▶ EXERCISE REQUIREMENTS
Beginning with the line of the entries below that holds "REACTION Cole News" and ending with the line that holds "Смотреть видео Итоги", transcribe each line exactly as written. Pictures stay out.

*** GIVEN ENTRIES ***

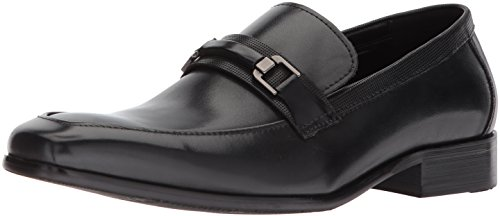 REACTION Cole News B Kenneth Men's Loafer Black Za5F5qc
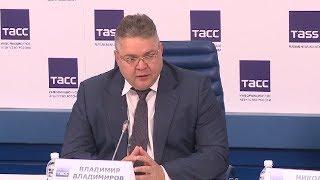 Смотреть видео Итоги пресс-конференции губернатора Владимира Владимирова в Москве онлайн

*** End of GIVEN ENTRIES ***
*** GIVEN ENTRIES ***

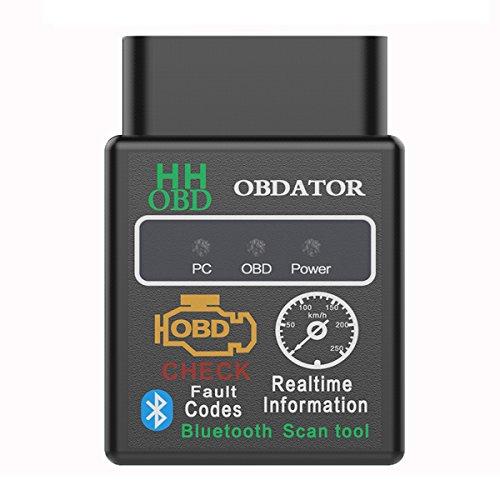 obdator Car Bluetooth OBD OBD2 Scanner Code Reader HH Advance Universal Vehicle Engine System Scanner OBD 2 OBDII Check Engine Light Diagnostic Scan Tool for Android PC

*** End of GIVEN ENTRIES ***

▶ EXERCISE RESPONSE
 REACTION Cole News B Kenneth Men's Loafer Black Za5F5qc
 Смотреть видео Итоги пресс-конференции губернатора Владимира Владимирова в Москве онлайн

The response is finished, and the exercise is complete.